* _PAGE_:

***

Mais la dictature du prolétariat, fonctionnant à travers les organes spécifiques de la classe ouvrière, comme les assemblées d’usine et les conseils ouvriers, n’est pas une institution mais un état de fait, un mouvement réel de la classe toute entière. Le but de la dictature prolétarienne n’est pas celui d’un État dans, le sens où l’entendent les marxistes ; l’État est cet organe de superstructure issu de la société de classes, dont la fonction est de préserver les relations sociales dominantes, le statu quo entre classes. La dictature du prolétariat au contraire a comme but unique la transformation des rapports sociaux et l’abolition des classes. En même temps, les marxistes ont toujours affirmé la nécessité de l’État dans une période de transition au communisme, après l’abolition du pouvoir politique bourgeois. C’est pourquoi, l’État russe soviétique, comme la Commune de Paris a été un produit inévitable de la société de classes qui existait en Russie après 1917.
Certains révolutionnaires rependent l’idée que le seul État qui puisse exister après la destruction du pouvoir bourgeois, sont les conseils ouvriers eux-mêmes. Il est vrai que les conseils ouvriers ont à assurer la fonction qui a toujours été une des principales caractéristiques de l’État, l’exercice du monopole de la violence. Mais appeler les conseils ouvriers à s’identifier à l’État à cause de cela, c’est réduire le rôle de l’État à celui d’un simple organe de violence et rien d’autre. Alors, avec de telles conceptions, l’État bourgeois aujourd’hui serait seulement composé de la police et de l’armée et pas du parlement, des municipalités, des syndicats et des innombrables autres institutions qui maintiennent l’ordre capitaliste sans usage immédiat de la répression. Ces institutions sont des organes de l’État car.ils servent à maintenir l’ordre social existant, les antagonismes de classe au sein d’un cadre acceptable. Les conseils ouvriers, au contraire, représentent la négation active de cette fonction de l’État, en ce qu’ils sont d’abord et avant tout des organes de transformation sociale radicale, pas des organes de statu quo.

***

* _DONNÉES AFFICHÉES_:

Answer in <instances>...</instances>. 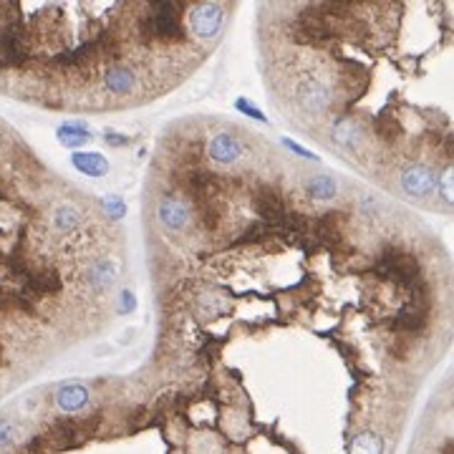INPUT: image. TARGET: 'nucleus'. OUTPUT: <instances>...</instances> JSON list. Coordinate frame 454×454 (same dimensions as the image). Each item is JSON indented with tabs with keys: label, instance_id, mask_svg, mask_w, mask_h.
<instances>
[{
	"label": "nucleus",
	"instance_id": "13",
	"mask_svg": "<svg viewBox=\"0 0 454 454\" xmlns=\"http://www.w3.org/2000/svg\"><path fill=\"white\" fill-rule=\"evenodd\" d=\"M182 187L190 197L195 199H207L210 192L215 190V177H212L207 169H199V167H192L182 174Z\"/></svg>",
	"mask_w": 454,
	"mask_h": 454
},
{
	"label": "nucleus",
	"instance_id": "35",
	"mask_svg": "<svg viewBox=\"0 0 454 454\" xmlns=\"http://www.w3.org/2000/svg\"><path fill=\"white\" fill-rule=\"evenodd\" d=\"M444 454H449V449H447V452H444Z\"/></svg>",
	"mask_w": 454,
	"mask_h": 454
},
{
	"label": "nucleus",
	"instance_id": "12",
	"mask_svg": "<svg viewBox=\"0 0 454 454\" xmlns=\"http://www.w3.org/2000/svg\"><path fill=\"white\" fill-rule=\"evenodd\" d=\"M331 139L343 149H354L363 142V124H358L351 116H341L331 126Z\"/></svg>",
	"mask_w": 454,
	"mask_h": 454
},
{
	"label": "nucleus",
	"instance_id": "1",
	"mask_svg": "<svg viewBox=\"0 0 454 454\" xmlns=\"http://www.w3.org/2000/svg\"><path fill=\"white\" fill-rule=\"evenodd\" d=\"M290 36H293V40L301 43V46L326 48L341 36V31H338L333 23H328L323 15H318L316 10H313V6H308V8H303L301 15L293 20Z\"/></svg>",
	"mask_w": 454,
	"mask_h": 454
},
{
	"label": "nucleus",
	"instance_id": "26",
	"mask_svg": "<svg viewBox=\"0 0 454 454\" xmlns=\"http://www.w3.org/2000/svg\"><path fill=\"white\" fill-rule=\"evenodd\" d=\"M81 222V215L76 207H71V204H61L59 210L53 212V225H56V230H73V227H79Z\"/></svg>",
	"mask_w": 454,
	"mask_h": 454
},
{
	"label": "nucleus",
	"instance_id": "4",
	"mask_svg": "<svg viewBox=\"0 0 454 454\" xmlns=\"http://www.w3.org/2000/svg\"><path fill=\"white\" fill-rule=\"evenodd\" d=\"M411 288H414L411 301H409L394 316V321H391V331H394V333H409V336H414V333H421V331L427 328L429 288L424 283H416V285H411Z\"/></svg>",
	"mask_w": 454,
	"mask_h": 454
},
{
	"label": "nucleus",
	"instance_id": "17",
	"mask_svg": "<svg viewBox=\"0 0 454 454\" xmlns=\"http://www.w3.org/2000/svg\"><path fill=\"white\" fill-rule=\"evenodd\" d=\"M26 285L36 293H59L61 290V278L56 270L43 268V270H31L26 275Z\"/></svg>",
	"mask_w": 454,
	"mask_h": 454
},
{
	"label": "nucleus",
	"instance_id": "34",
	"mask_svg": "<svg viewBox=\"0 0 454 454\" xmlns=\"http://www.w3.org/2000/svg\"><path fill=\"white\" fill-rule=\"evenodd\" d=\"M121 298H124V303H126V305H124V310L134 308V298H132V293H129V290H124V296H121Z\"/></svg>",
	"mask_w": 454,
	"mask_h": 454
},
{
	"label": "nucleus",
	"instance_id": "19",
	"mask_svg": "<svg viewBox=\"0 0 454 454\" xmlns=\"http://www.w3.org/2000/svg\"><path fill=\"white\" fill-rule=\"evenodd\" d=\"M341 215L338 212H328V215H323V218L316 220V237L321 240L323 245H333L341 240Z\"/></svg>",
	"mask_w": 454,
	"mask_h": 454
},
{
	"label": "nucleus",
	"instance_id": "9",
	"mask_svg": "<svg viewBox=\"0 0 454 454\" xmlns=\"http://www.w3.org/2000/svg\"><path fill=\"white\" fill-rule=\"evenodd\" d=\"M225 10L218 3H199L190 10V26L192 33L202 40H210L222 31Z\"/></svg>",
	"mask_w": 454,
	"mask_h": 454
},
{
	"label": "nucleus",
	"instance_id": "6",
	"mask_svg": "<svg viewBox=\"0 0 454 454\" xmlns=\"http://www.w3.org/2000/svg\"><path fill=\"white\" fill-rule=\"evenodd\" d=\"M252 199H255V210L257 215L265 220V225H268L270 230H283L285 227V220H288L290 210L288 204H285L283 195L275 190V187L270 185H257L255 192H252Z\"/></svg>",
	"mask_w": 454,
	"mask_h": 454
},
{
	"label": "nucleus",
	"instance_id": "11",
	"mask_svg": "<svg viewBox=\"0 0 454 454\" xmlns=\"http://www.w3.org/2000/svg\"><path fill=\"white\" fill-rule=\"evenodd\" d=\"M207 151H210V157L218 162V165H232L240 159L243 154V144L237 142L232 134L227 132H220L210 139V144H207Z\"/></svg>",
	"mask_w": 454,
	"mask_h": 454
},
{
	"label": "nucleus",
	"instance_id": "28",
	"mask_svg": "<svg viewBox=\"0 0 454 454\" xmlns=\"http://www.w3.org/2000/svg\"><path fill=\"white\" fill-rule=\"evenodd\" d=\"M437 190H439L444 204H452V167L441 172V179H437Z\"/></svg>",
	"mask_w": 454,
	"mask_h": 454
},
{
	"label": "nucleus",
	"instance_id": "5",
	"mask_svg": "<svg viewBox=\"0 0 454 454\" xmlns=\"http://www.w3.org/2000/svg\"><path fill=\"white\" fill-rule=\"evenodd\" d=\"M31 59L28 51L26 26L13 20L0 31V66L3 68H23Z\"/></svg>",
	"mask_w": 454,
	"mask_h": 454
},
{
	"label": "nucleus",
	"instance_id": "32",
	"mask_svg": "<svg viewBox=\"0 0 454 454\" xmlns=\"http://www.w3.org/2000/svg\"><path fill=\"white\" fill-rule=\"evenodd\" d=\"M283 144L288 146L290 151H296L298 157H305V159H318L316 154H313V151H308V149H303L301 144H296V142H290V139H283Z\"/></svg>",
	"mask_w": 454,
	"mask_h": 454
},
{
	"label": "nucleus",
	"instance_id": "31",
	"mask_svg": "<svg viewBox=\"0 0 454 454\" xmlns=\"http://www.w3.org/2000/svg\"><path fill=\"white\" fill-rule=\"evenodd\" d=\"M235 106H237V112H243L245 116H250V119H257V121H265V114L260 112V109H255V106H250V101H245V99H237V101H235Z\"/></svg>",
	"mask_w": 454,
	"mask_h": 454
},
{
	"label": "nucleus",
	"instance_id": "14",
	"mask_svg": "<svg viewBox=\"0 0 454 454\" xmlns=\"http://www.w3.org/2000/svg\"><path fill=\"white\" fill-rule=\"evenodd\" d=\"M104 84L114 96H126V93H132V89L137 86V76H134V71L129 66L116 63V66H112L106 71Z\"/></svg>",
	"mask_w": 454,
	"mask_h": 454
},
{
	"label": "nucleus",
	"instance_id": "21",
	"mask_svg": "<svg viewBox=\"0 0 454 454\" xmlns=\"http://www.w3.org/2000/svg\"><path fill=\"white\" fill-rule=\"evenodd\" d=\"M349 454H384V439L376 432H361L351 439Z\"/></svg>",
	"mask_w": 454,
	"mask_h": 454
},
{
	"label": "nucleus",
	"instance_id": "24",
	"mask_svg": "<svg viewBox=\"0 0 454 454\" xmlns=\"http://www.w3.org/2000/svg\"><path fill=\"white\" fill-rule=\"evenodd\" d=\"M56 134H59L63 146H81L91 139V132H89L84 124H61Z\"/></svg>",
	"mask_w": 454,
	"mask_h": 454
},
{
	"label": "nucleus",
	"instance_id": "8",
	"mask_svg": "<svg viewBox=\"0 0 454 454\" xmlns=\"http://www.w3.org/2000/svg\"><path fill=\"white\" fill-rule=\"evenodd\" d=\"M331 101H333V93L326 84L316 79H305L298 84L296 89V104L301 106L303 112L310 114V116H318V114L328 112Z\"/></svg>",
	"mask_w": 454,
	"mask_h": 454
},
{
	"label": "nucleus",
	"instance_id": "23",
	"mask_svg": "<svg viewBox=\"0 0 454 454\" xmlns=\"http://www.w3.org/2000/svg\"><path fill=\"white\" fill-rule=\"evenodd\" d=\"M374 132H376V137L384 139V142H396V139L402 137V124H399L388 112H384L374 119Z\"/></svg>",
	"mask_w": 454,
	"mask_h": 454
},
{
	"label": "nucleus",
	"instance_id": "25",
	"mask_svg": "<svg viewBox=\"0 0 454 454\" xmlns=\"http://www.w3.org/2000/svg\"><path fill=\"white\" fill-rule=\"evenodd\" d=\"M197 220L204 230H215L220 225V220H222V207L215 199H202V204H199L197 210Z\"/></svg>",
	"mask_w": 454,
	"mask_h": 454
},
{
	"label": "nucleus",
	"instance_id": "20",
	"mask_svg": "<svg viewBox=\"0 0 454 454\" xmlns=\"http://www.w3.org/2000/svg\"><path fill=\"white\" fill-rule=\"evenodd\" d=\"M305 190H308V195L313 199H333L338 195L336 179L328 177V174H313L305 182Z\"/></svg>",
	"mask_w": 454,
	"mask_h": 454
},
{
	"label": "nucleus",
	"instance_id": "27",
	"mask_svg": "<svg viewBox=\"0 0 454 454\" xmlns=\"http://www.w3.org/2000/svg\"><path fill=\"white\" fill-rule=\"evenodd\" d=\"M270 232V227L265 222H255V225H250V227H248V230L243 232V237H240V240H237V243L240 245H245V243H260V240H263L265 235H268Z\"/></svg>",
	"mask_w": 454,
	"mask_h": 454
},
{
	"label": "nucleus",
	"instance_id": "29",
	"mask_svg": "<svg viewBox=\"0 0 454 454\" xmlns=\"http://www.w3.org/2000/svg\"><path fill=\"white\" fill-rule=\"evenodd\" d=\"M101 207H104V212H106V215H109L112 220H121V218H124V212H126L124 202H121L119 197H104Z\"/></svg>",
	"mask_w": 454,
	"mask_h": 454
},
{
	"label": "nucleus",
	"instance_id": "7",
	"mask_svg": "<svg viewBox=\"0 0 454 454\" xmlns=\"http://www.w3.org/2000/svg\"><path fill=\"white\" fill-rule=\"evenodd\" d=\"M437 172L429 165H407L399 174V187L407 197L424 199L437 190Z\"/></svg>",
	"mask_w": 454,
	"mask_h": 454
},
{
	"label": "nucleus",
	"instance_id": "2",
	"mask_svg": "<svg viewBox=\"0 0 454 454\" xmlns=\"http://www.w3.org/2000/svg\"><path fill=\"white\" fill-rule=\"evenodd\" d=\"M185 10L187 8L182 3H154V6H149V15L142 23V28L149 38L179 40L185 36V28H182Z\"/></svg>",
	"mask_w": 454,
	"mask_h": 454
},
{
	"label": "nucleus",
	"instance_id": "15",
	"mask_svg": "<svg viewBox=\"0 0 454 454\" xmlns=\"http://www.w3.org/2000/svg\"><path fill=\"white\" fill-rule=\"evenodd\" d=\"M366 81H369V68L366 66L354 63V61H346L341 66V86L349 91V96H358L366 89Z\"/></svg>",
	"mask_w": 454,
	"mask_h": 454
},
{
	"label": "nucleus",
	"instance_id": "22",
	"mask_svg": "<svg viewBox=\"0 0 454 454\" xmlns=\"http://www.w3.org/2000/svg\"><path fill=\"white\" fill-rule=\"evenodd\" d=\"M116 265L114 263H109V260H101V263H96V265H91L89 268V285L91 288H96V290H104L106 285H112V280L116 278Z\"/></svg>",
	"mask_w": 454,
	"mask_h": 454
},
{
	"label": "nucleus",
	"instance_id": "30",
	"mask_svg": "<svg viewBox=\"0 0 454 454\" xmlns=\"http://www.w3.org/2000/svg\"><path fill=\"white\" fill-rule=\"evenodd\" d=\"M18 437V429L10 419H0V447H10Z\"/></svg>",
	"mask_w": 454,
	"mask_h": 454
},
{
	"label": "nucleus",
	"instance_id": "3",
	"mask_svg": "<svg viewBox=\"0 0 454 454\" xmlns=\"http://www.w3.org/2000/svg\"><path fill=\"white\" fill-rule=\"evenodd\" d=\"M374 273L384 280H396L399 285H414L421 268L411 252L402 250V248H386L381 257L376 260Z\"/></svg>",
	"mask_w": 454,
	"mask_h": 454
},
{
	"label": "nucleus",
	"instance_id": "33",
	"mask_svg": "<svg viewBox=\"0 0 454 454\" xmlns=\"http://www.w3.org/2000/svg\"><path fill=\"white\" fill-rule=\"evenodd\" d=\"M106 139H109V142H116V146L126 144V137H119V134H112V132H106Z\"/></svg>",
	"mask_w": 454,
	"mask_h": 454
},
{
	"label": "nucleus",
	"instance_id": "18",
	"mask_svg": "<svg viewBox=\"0 0 454 454\" xmlns=\"http://www.w3.org/2000/svg\"><path fill=\"white\" fill-rule=\"evenodd\" d=\"M71 165L76 167L79 172L89 174V177H104L106 172H109V162H106L101 154L96 151H84V154H73L71 157Z\"/></svg>",
	"mask_w": 454,
	"mask_h": 454
},
{
	"label": "nucleus",
	"instance_id": "10",
	"mask_svg": "<svg viewBox=\"0 0 454 454\" xmlns=\"http://www.w3.org/2000/svg\"><path fill=\"white\" fill-rule=\"evenodd\" d=\"M159 222L165 225L167 230L172 232H185L192 222V212H190V204L185 199L179 197H165L159 202Z\"/></svg>",
	"mask_w": 454,
	"mask_h": 454
},
{
	"label": "nucleus",
	"instance_id": "16",
	"mask_svg": "<svg viewBox=\"0 0 454 454\" xmlns=\"http://www.w3.org/2000/svg\"><path fill=\"white\" fill-rule=\"evenodd\" d=\"M56 404H59L63 411H81V409L89 404V391H86V386H81V384H66V386L59 388Z\"/></svg>",
	"mask_w": 454,
	"mask_h": 454
}]
</instances>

***

* _CONSIGNE_:
Selon la page, quel est le but unique de la dictature du prolétariat ? Les enregistrements ne servent pas ici.

* _RÉPONSE_:
La transformation des rapports sociaux et l'abolition des classes.